「☆は10個です!」かぐや姫の物語 ko_itiさんの映画レビュー(感想・評価)
☆は10個です!
カナダのアニメ作家フレデリック・パックの影響を隠さない高畑監督の作品。ただ、彼の作品と今回の作品の違いは前者が色を動かしてゆくイメージに対して後者はまず描線を先に次に色をもってくるイメージだ。
普通のアニメでは当たり前だが線と色は同時に動くの対して今作は最初のかぐや姫が大きくなるシーンでまず描線をのばし色を付けてゆくという描写からも観てわかる。だから里でのかぐや姫は描線を動かして開放的であることを表現して、都では描線をおとなしくしてかぐや姫の心境を表現してゆく。
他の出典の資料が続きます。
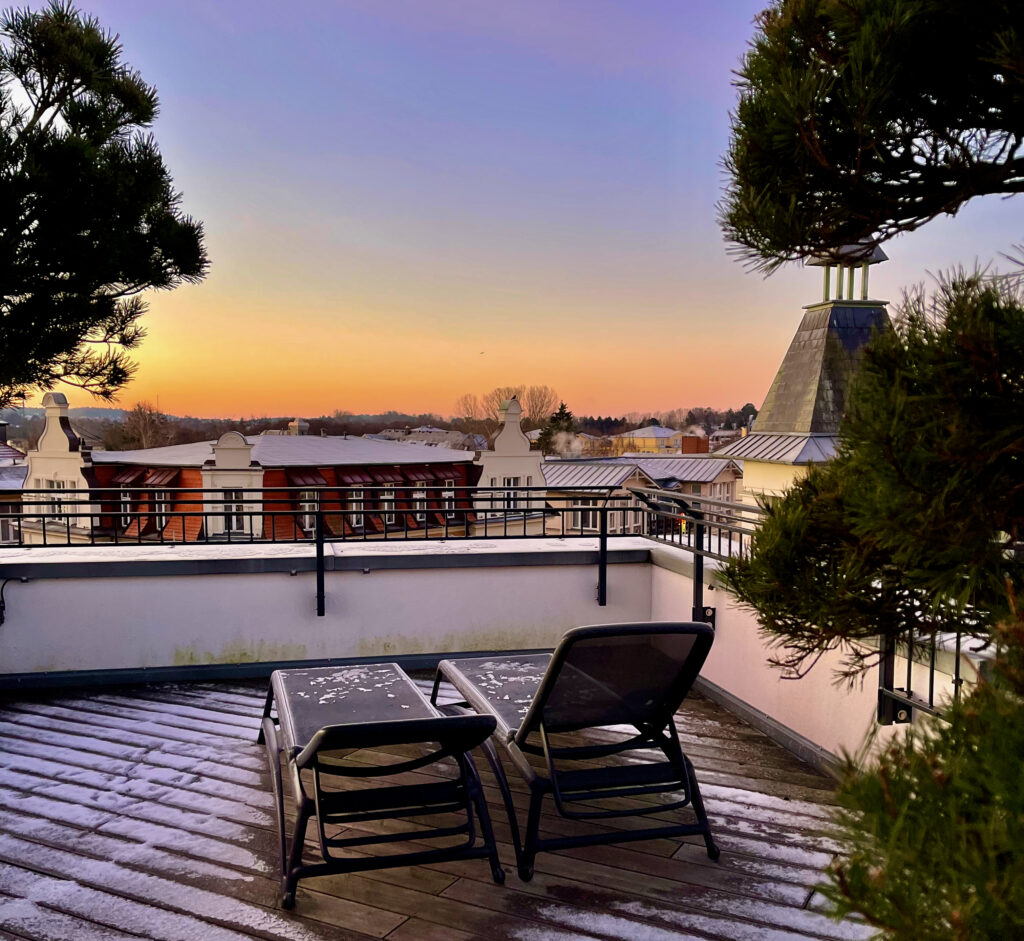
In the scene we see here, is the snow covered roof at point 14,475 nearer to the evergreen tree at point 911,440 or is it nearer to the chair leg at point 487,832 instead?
the chair leg at point 487,832

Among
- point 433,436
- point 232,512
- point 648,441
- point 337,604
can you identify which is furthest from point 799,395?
point 648,441

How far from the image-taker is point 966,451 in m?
1.20

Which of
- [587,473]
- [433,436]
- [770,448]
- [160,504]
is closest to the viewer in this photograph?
[160,504]

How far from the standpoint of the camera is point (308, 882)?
2.57 meters

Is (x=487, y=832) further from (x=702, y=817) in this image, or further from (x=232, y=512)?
(x=232, y=512)

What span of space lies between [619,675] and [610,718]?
23 centimetres

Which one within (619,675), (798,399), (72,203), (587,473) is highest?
(72,203)

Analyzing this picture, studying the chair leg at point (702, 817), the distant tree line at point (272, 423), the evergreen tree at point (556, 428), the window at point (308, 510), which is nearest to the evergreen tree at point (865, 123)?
the chair leg at point (702, 817)

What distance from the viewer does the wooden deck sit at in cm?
232

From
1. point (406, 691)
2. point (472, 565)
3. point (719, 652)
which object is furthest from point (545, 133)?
point (406, 691)

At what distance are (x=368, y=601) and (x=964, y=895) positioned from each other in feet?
15.5

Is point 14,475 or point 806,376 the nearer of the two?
point 806,376

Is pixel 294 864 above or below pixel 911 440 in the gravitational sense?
below

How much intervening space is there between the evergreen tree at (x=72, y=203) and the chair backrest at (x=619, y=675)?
3501mm
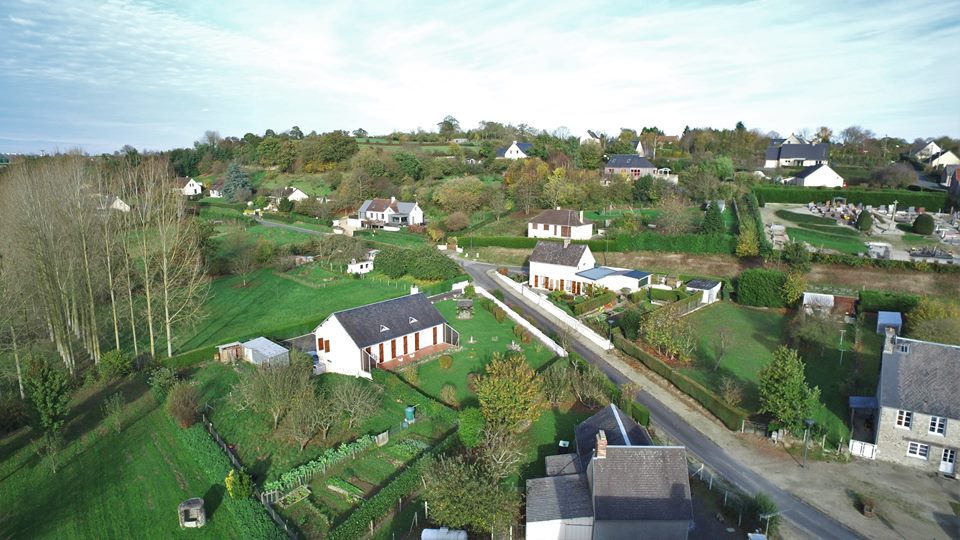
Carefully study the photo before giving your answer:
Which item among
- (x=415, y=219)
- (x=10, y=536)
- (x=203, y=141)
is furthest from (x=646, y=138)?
(x=10, y=536)

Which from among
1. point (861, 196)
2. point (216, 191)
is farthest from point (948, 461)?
point (216, 191)

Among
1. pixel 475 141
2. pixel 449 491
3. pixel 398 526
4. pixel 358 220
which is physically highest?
pixel 475 141

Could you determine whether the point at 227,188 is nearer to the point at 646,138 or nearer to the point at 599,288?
the point at 599,288

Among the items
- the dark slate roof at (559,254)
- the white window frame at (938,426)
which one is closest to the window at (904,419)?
the white window frame at (938,426)

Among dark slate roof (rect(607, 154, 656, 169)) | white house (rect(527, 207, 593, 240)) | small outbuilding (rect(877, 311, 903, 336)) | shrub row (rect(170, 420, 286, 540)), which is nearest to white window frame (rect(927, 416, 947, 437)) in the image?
small outbuilding (rect(877, 311, 903, 336))

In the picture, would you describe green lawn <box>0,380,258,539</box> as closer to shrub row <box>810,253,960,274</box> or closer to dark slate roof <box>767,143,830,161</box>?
shrub row <box>810,253,960,274</box>

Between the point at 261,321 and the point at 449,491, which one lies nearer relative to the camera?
the point at 449,491
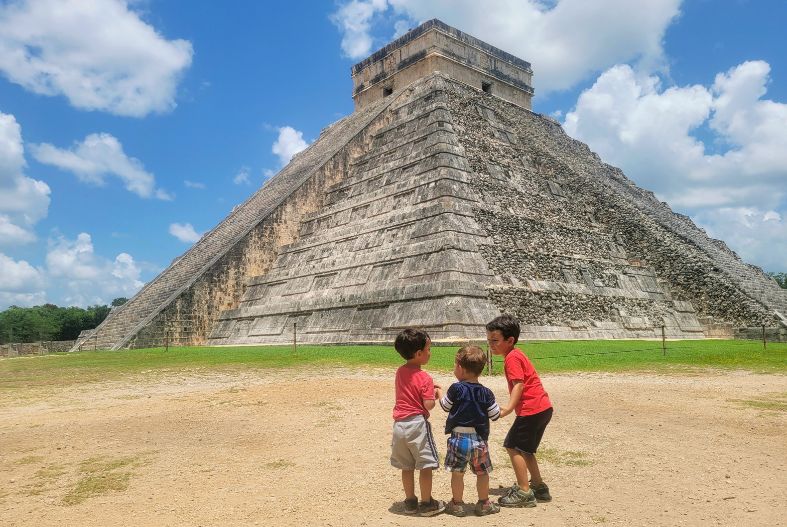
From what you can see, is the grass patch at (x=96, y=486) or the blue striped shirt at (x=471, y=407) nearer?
the blue striped shirt at (x=471, y=407)

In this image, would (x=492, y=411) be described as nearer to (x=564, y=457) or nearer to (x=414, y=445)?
(x=414, y=445)

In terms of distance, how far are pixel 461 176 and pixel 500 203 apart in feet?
5.10

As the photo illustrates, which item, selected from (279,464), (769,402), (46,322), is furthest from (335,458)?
(46,322)

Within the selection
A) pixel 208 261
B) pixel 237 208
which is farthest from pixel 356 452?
pixel 237 208

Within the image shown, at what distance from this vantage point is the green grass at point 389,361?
1061 cm

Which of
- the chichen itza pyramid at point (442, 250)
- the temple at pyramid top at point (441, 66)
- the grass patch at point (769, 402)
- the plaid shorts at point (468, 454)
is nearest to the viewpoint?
the plaid shorts at point (468, 454)

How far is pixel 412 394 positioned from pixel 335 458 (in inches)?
61.4

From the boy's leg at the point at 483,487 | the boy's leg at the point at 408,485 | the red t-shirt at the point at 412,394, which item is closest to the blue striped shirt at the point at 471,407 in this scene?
the red t-shirt at the point at 412,394

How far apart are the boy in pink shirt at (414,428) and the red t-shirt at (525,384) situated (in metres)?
0.54

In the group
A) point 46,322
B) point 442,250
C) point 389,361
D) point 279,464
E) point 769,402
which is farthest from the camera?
point 46,322

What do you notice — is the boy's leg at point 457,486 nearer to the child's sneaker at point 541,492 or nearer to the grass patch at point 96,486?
the child's sneaker at point 541,492

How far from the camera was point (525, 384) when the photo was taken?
4.08 metres

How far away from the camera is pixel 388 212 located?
18.5 metres

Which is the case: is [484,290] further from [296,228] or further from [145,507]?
[145,507]
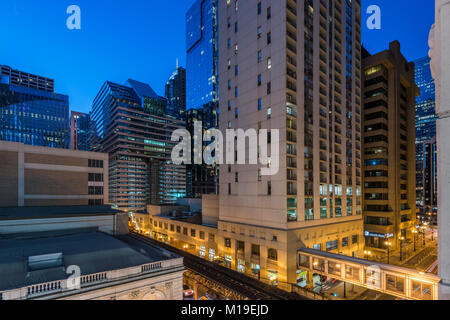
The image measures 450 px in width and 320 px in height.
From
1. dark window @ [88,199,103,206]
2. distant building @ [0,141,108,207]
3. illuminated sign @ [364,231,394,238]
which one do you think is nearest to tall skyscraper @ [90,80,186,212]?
dark window @ [88,199,103,206]

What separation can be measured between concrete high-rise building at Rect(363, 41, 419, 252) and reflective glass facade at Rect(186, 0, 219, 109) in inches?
4610

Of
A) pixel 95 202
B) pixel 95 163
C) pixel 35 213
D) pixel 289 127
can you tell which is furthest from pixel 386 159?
pixel 35 213

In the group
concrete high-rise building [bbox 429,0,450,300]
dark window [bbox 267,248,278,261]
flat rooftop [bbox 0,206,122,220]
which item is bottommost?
dark window [bbox 267,248,278,261]

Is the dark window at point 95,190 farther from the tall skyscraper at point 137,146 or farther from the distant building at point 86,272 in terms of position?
the tall skyscraper at point 137,146

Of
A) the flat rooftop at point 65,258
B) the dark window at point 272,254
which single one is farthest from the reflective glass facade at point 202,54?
the flat rooftop at point 65,258

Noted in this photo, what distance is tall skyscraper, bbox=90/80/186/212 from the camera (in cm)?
12800

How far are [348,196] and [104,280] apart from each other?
51026 millimetres

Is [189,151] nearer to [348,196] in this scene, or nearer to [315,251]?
[348,196]

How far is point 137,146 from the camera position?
441ft

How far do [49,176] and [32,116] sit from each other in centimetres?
13986

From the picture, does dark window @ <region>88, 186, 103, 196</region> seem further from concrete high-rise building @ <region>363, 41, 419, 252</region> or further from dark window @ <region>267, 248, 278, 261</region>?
concrete high-rise building @ <region>363, 41, 419, 252</region>

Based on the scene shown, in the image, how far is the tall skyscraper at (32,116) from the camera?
14600cm

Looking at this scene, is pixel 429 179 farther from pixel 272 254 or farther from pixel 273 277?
pixel 273 277
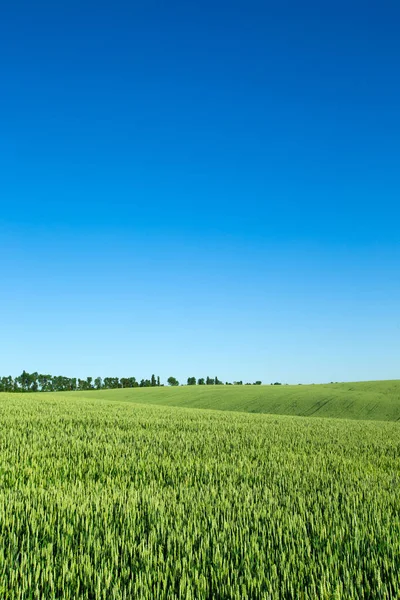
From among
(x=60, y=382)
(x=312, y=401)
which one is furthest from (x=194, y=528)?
(x=60, y=382)

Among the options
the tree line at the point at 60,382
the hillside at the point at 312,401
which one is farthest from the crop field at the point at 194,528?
the tree line at the point at 60,382

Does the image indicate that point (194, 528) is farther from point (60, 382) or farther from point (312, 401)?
point (60, 382)

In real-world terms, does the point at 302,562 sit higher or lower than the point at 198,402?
higher

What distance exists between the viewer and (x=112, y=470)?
7.46 m

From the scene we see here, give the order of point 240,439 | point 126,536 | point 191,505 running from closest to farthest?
point 126,536 → point 191,505 → point 240,439

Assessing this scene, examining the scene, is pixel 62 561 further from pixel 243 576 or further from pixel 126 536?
pixel 243 576

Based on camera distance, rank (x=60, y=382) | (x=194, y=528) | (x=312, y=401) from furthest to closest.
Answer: (x=60, y=382) → (x=312, y=401) → (x=194, y=528)

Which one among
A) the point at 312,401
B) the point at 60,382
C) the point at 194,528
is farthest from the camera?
the point at 60,382

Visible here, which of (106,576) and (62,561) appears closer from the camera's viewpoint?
(106,576)

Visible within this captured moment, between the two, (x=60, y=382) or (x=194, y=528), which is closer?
(x=194, y=528)

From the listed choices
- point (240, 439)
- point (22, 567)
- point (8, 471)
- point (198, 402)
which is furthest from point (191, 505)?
point (198, 402)

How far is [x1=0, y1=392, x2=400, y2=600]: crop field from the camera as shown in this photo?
10.6 ft

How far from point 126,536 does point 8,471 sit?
12.1 ft

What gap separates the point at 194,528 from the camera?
4324mm
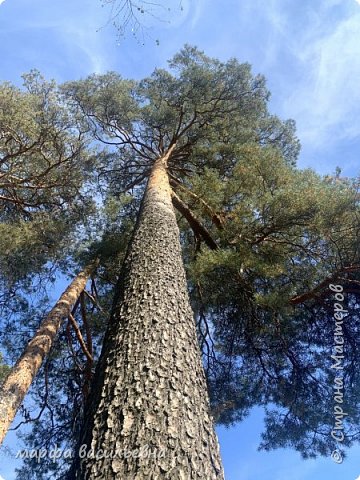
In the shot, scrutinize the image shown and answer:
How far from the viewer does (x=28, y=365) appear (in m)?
4.64

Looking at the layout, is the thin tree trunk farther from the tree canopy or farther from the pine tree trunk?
the pine tree trunk

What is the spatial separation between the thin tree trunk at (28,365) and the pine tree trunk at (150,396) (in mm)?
1929

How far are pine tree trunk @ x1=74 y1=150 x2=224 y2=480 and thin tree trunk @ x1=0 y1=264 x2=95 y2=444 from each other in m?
A: 1.93

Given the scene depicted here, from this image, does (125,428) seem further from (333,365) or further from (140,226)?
(333,365)

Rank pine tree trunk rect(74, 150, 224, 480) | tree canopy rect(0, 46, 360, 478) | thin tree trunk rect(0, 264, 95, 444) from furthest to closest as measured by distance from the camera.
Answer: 1. tree canopy rect(0, 46, 360, 478)
2. thin tree trunk rect(0, 264, 95, 444)
3. pine tree trunk rect(74, 150, 224, 480)

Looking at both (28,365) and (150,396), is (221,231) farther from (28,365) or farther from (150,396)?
(150,396)

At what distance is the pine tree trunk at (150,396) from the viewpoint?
5.82 ft

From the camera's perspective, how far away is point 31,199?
800 cm

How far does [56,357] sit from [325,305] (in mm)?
4804

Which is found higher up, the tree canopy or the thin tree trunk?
the tree canopy

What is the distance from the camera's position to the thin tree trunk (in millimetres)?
4105

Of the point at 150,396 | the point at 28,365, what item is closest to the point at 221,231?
the point at 28,365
TVアニメ「アルプスの少女 ハイジ」でハイジの感情を山では広い空間設計をして明るさを表し都会では狭い空間設計で沈みゆく感情をつくりだしたのと同じ方法だ。
最初は「なるほど、そうきたか!」という見方だった。
貴族、帝、捨丸などの男逹の全てが成長したかぐや姫に焦がれる描写は「無自覚な悪女(ファムタール)」かなとも感じた。
しかし、最後のお迎えのシーンで全てが氷解する。
天上人の描線の細さ!
それこそが今作の主眼だった。下界の穢れを表現するためにこの手法を使ったのだと。そして男達は穢れ少ないかぐや姫に惹かれていたことも。(グラビアやアニメの女性に心を奪われる事に似ている)
そうしたらCMコピーにもなった「罪と罰」とは「下界に想いをはせた」のが罪で穢れをかぐや姫に認めさせることが罰なのだと分かる。それを踏まえれば最後のシーンは恐ろしい解釈になる。
羽衣を羽織られる刹那にかぐや姫は叫ぶ、その叫びが終わらないうちに彼女の描線は細くなる。そして、去るときに流す一筋の涙。そうして彼女は価値観が違う世界どうしが向き合う矛盾を封じ込め存在になった。
怒り、悲しさ、楽しさ、刹那さ、絶望、そして美しさを閉じ込めた存在に様々な感情が交錯するときに表現する言葉はひとつしかない。